**Exercise:**
Reproduce the entries exactly.

**Data for processing:**

※

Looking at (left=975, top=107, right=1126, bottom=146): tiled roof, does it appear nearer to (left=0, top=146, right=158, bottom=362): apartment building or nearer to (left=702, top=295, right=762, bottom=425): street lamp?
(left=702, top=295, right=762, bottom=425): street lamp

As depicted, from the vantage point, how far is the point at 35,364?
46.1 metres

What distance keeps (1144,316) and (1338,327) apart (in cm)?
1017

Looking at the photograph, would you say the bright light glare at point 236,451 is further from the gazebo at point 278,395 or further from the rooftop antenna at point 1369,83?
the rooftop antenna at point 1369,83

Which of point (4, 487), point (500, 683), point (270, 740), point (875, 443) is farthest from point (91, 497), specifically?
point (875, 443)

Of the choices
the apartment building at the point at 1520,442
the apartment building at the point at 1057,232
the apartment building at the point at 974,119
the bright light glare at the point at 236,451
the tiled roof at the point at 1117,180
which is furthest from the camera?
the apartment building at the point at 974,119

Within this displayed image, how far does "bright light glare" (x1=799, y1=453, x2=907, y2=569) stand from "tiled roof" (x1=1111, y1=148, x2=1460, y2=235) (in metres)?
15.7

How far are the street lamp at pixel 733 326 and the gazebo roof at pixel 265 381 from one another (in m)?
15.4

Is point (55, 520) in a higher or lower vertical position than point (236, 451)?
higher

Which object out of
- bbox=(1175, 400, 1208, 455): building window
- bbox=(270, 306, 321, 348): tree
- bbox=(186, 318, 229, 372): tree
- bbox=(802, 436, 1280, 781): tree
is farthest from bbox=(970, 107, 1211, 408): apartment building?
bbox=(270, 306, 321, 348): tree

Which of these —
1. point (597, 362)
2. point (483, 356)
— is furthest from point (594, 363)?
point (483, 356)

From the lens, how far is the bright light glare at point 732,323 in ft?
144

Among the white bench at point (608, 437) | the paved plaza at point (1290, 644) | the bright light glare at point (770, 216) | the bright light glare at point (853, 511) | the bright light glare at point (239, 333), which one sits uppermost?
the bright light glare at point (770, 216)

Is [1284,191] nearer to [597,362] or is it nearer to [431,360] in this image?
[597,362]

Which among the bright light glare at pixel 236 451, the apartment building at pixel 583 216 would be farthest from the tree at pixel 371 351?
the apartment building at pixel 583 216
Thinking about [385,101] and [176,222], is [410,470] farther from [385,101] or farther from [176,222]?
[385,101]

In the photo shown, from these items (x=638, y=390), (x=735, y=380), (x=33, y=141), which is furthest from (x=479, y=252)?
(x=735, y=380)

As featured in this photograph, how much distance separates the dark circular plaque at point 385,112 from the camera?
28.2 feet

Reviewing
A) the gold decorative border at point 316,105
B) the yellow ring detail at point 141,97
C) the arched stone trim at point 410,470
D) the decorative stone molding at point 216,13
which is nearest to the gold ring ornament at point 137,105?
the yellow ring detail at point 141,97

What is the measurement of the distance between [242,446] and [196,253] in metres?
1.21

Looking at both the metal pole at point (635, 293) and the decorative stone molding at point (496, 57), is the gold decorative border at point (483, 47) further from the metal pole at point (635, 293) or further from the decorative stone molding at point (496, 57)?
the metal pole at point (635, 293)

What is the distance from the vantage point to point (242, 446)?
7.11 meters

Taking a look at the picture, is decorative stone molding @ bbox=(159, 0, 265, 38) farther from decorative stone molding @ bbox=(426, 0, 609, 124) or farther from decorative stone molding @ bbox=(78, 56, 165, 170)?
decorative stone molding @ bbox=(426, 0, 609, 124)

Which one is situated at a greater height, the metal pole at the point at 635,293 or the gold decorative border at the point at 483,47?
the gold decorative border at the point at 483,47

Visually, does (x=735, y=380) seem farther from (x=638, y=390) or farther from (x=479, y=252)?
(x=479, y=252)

※

**Reply:**
Looking at (left=975, top=107, right=1126, bottom=146): tiled roof, does it appear nearer to (left=0, top=146, right=158, bottom=362): apartment building or nearer to (left=702, top=295, right=762, bottom=425): street lamp?
(left=702, top=295, right=762, bottom=425): street lamp

As depicted, from the vantage point, how far is the point at 35,364?
46.1 metres

What distance keeps (1144,316) and (1338,327) apart (in cm)?
1017

Looking at the photograph, would you say the bright light glare at point 236,451 is further from the gazebo at point 278,395 or further from the rooftop antenna at point 1369,83?
the rooftop antenna at point 1369,83

Which of point (4, 487), point (500, 683), point (270, 740), point (875, 443) is farthest from point (91, 497), specifically?
point (875, 443)

Of the choices
the apartment building at the point at 1520,442
the apartment building at the point at 1057,232
the apartment building at the point at 974,119
the bright light glare at the point at 236,451
the tiled roof at the point at 1117,180
which is furthest from the camera?
the apartment building at the point at 974,119

Within this displayed image, how far does "bright light glare" (x1=799, y1=453, x2=907, y2=569) stand from "tiled roof" (x1=1111, y1=148, x2=1460, y2=235) (in metres)?
15.7

How far are the street lamp at pixel 733 326 and the gazebo roof at pixel 265 381 from one another (in m)?
15.4

Is point (55, 520) in a higher or lower vertical position than point (236, 451)?
higher

Which object out of
- bbox=(1175, 400, 1208, 455): building window
- bbox=(270, 306, 321, 348): tree
- bbox=(186, 318, 229, 372): tree
- bbox=(802, 436, 1280, 781): tree
is farthest from bbox=(970, 107, 1211, 408): apartment building?
bbox=(270, 306, 321, 348): tree

Which of these —
1. point (597, 362)
2. point (483, 356)
— is furthest from point (594, 363)?
point (483, 356)

From the lens, how far is the bright light glare at point 732,323 in ft?
144

Among the white bench at point (608, 437) | the paved plaza at point (1290, 644) | the bright light glare at point (770, 216) | the bright light glare at point (853, 511) | the bright light glare at point (239, 333), which one sits uppermost?
the bright light glare at point (770, 216)

Is [1284,191] nearer to [597,362] or is it nearer to [431,360] in this image?
[597,362]

Which among the bright light glare at pixel 236 451, the apartment building at pixel 583 216 would be farthest from the tree at pixel 371 351?
the apartment building at pixel 583 216
Thinking about [385,101] and [176,222], is [410,470] farther from [385,101] or farther from [176,222]?
[385,101]

In the photo shown, from these items (x=638, y=390), (x=735, y=380), (x=33, y=141), which is furthest from (x=479, y=252)?
(x=735, y=380)

As featured in this photograph, how much distance separates the dark circular plaque at point 385,112 from the camera?
28.2 feet

Reviewing
A) the gold decorative border at point 316,105
B) the yellow ring detail at point 141,97
C) the arched stone trim at point 410,470
D) the decorative stone molding at point 216,13
which is nearest to the gold ring ornament at point 137,105?
the yellow ring detail at point 141,97

What is the measurement of the distance between [242,446] and [196,253] in metres?
1.21

Looking at both the metal pole at point (635, 293) and the decorative stone molding at point (496, 57), is the gold decorative border at point (483, 47) further from the metal pole at point (635, 293) or further from the decorative stone molding at point (496, 57)?
the metal pole at point (635, 293)

What is the distance from the vantage point to point (242, 446)?
7.11 meters

Taking a look at the picture, is decorative stone molding @ bbox=(159, 0, 265, 38) farther from decorative stone molding @ bbox=(426, 0, 609, 124) or farther from decorative stone molding @ bbox=(78, 56, 165, 170)?
decorative stone molding @ bbox=(426, 0, 609, 124)

Which one is situated at a greater height, the metal pole at the point at 635,293 or the gold decorative border at the point at 483,47?
the gold decorative border at the point at 483,47

Visually, does (x=735, y=380) seem farther from (x=638, y=390) or farther from (x=479, y=252)?
(x=479, y=252)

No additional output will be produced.